● 제공된 발췌문:

한 가지 더 Numpy와의 큰 차이점이 있습니다: 모든 미분가능한 표현에 대해서, 자동으로 경사도를 구하는 것이 가능합니다.

단순히 GradientTape를 열게되면, 그때부턴 tape.watch()를 통해 텐서를 확인하고, 이 텐서를 입력으로써 사용하는 미분가능한 표현을 구성하는것이 가능합니다:

a = tf.random.normal(shape=(2, 2))
b = tf.random.normal(shape=(2, 2))

with tf.GradientTape() as tape:
  tape.watch(a)  # `a`에 적용되는 연산의 히스토리에 대한 기록을 시작
  c = tf.sqrt(tf.square(a) + tf.square(b))  # `a`를 사용하여 몇 가지 수학을 수행
  # `a`에 대한 `c`의 경사도는 무엇인가?
  dc_da = tape.gradient(c, a)
  print(dc_da)

tf.Tensor(
[[ 0.94430184  0.04223739]
 [-0.860221    0.6537137 ]], shape=(2, 2), dtype=float32)

디폴트로는 Variable들은 자동으로 watch가 적용되어 있기 때문에, 수동으로 watch를 해 줄 필요는 없습니다:

a = tf.Variable(a)

with tf.GradientTape() as tape:
  c = tf.sqrt(tf.square(a) + tf.square(b))
  dc_da = tape.gradient(c, a)
  print(dc_da)

tf.Tensor(
[[ 0.94430184  0.04223739]
 [-0.860221    0.6537137 ]], shape=(2, 2), dtype=float32)

GradientTape을 중첩시켜서 고차원의 미분을 계산할 수도 있습니다:

with tf.GradientTape() as outer_tape:
  with tf.GradientTape() as tape:
    c = tf.sqrt(tf.square(a) + tf.square(b))
    dc_da = tape.gradient(c, a)
  d2c_da2 = outer_tape.gradient(dc_da, a)
  print(d2c_da2)

tf.Tensor(
[[0.14804387 0.35640335]
 [0.40593112 2.9766662 ]], shape=(2, 2), dtype=float32)

end-to-end 예제: 선형 회귀

지금까지 TensorFlow는 Numpy와 비슷한 라이브러리인데, 추가적으로 GPU 또는 TPU를 통해 가속될 수 있고, 자동으로 미분이 계산된다는 내용을 배웠습니다. 그러면 이제는 end-to-end 예제를 알아볼 시간입니다: 머신러닝의 피즈버즈인, 선형 회귀를 구현해 봅시다.

● 제시된 데이터:

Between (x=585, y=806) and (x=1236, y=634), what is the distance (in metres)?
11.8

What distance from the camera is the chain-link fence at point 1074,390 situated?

● 주어진 과제: TensorFlow 자동 미분에 관한 발췌문에 따르면 고차원의 미분은 어떻게 계산할 수 있습니까?

● 과제 답변: GradientTape을 중첩시켜서 계산할 수 있습니다.